Uncommon means are also employed in ``What Is the Use of a Violent Kind of Delightfulness if There Is No Pleasure in Not Getting Tired of It,'' partly inspired by Gertrude Stein's writing. It's the work of gifted cartoonist Sandy Moore, who controls the speed of the images with her feet (using bicycle pedals) while aiming them at multiple screens with her hands. Neil Tolnick provided a live musical accompaniment to this ``performance with film'' at the Whitney.

In a separate but related trend, two artists chose not film but slides as their medium: Nan Goldin in her scathing essay on emotional relationships, ``The Ballad of Sexual Dependency,'' and Perry Hoberman in his amusing 3-D romp, ``Out of the Picture (Return of the Invisible Man).''

Not every Whitney work made a strong impresion on me. Disappointments include two Jane Aaron films, ``Traveling Light'' and ``Remains To Be Seen,'' and the pixilated ``Sticks on the Move,'' by Pooh Kaye and Elisabeth Ross. ``Trial Balloons'' is a surprisingly unmemorable work by the talented animator Robert Breer, and ``Luck in Loose Plaster'' didn't live up to Sandy Moore's high standard. ``Natural Selection'' was less impressive than earlier work by Larry Gottheim, and Douglas Davis's spoof (``P sycho Mein Amour'') was simply silly.

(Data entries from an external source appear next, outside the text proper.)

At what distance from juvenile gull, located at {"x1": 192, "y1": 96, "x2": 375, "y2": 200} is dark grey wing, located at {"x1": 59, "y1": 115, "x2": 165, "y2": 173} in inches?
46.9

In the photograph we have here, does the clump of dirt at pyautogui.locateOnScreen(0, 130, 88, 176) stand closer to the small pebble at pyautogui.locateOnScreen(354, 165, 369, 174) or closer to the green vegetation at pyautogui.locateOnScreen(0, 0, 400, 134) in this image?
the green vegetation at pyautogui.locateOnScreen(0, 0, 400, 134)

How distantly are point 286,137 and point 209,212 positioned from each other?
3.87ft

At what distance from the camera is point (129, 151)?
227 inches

But the series more than justified itself by serving notice that ``experimental'' film just might be on the move again. All the Whitney selections, except for the performance works, can now be seen in a widely touring exhibition organized by the American Federation of Arts. Over the next three years it (and a companion video series) is expected to reach some 35 locations in the United States and elsewhere. Visits in 1985 range from Boston and Los Angeles to Stockholm and Melbourne.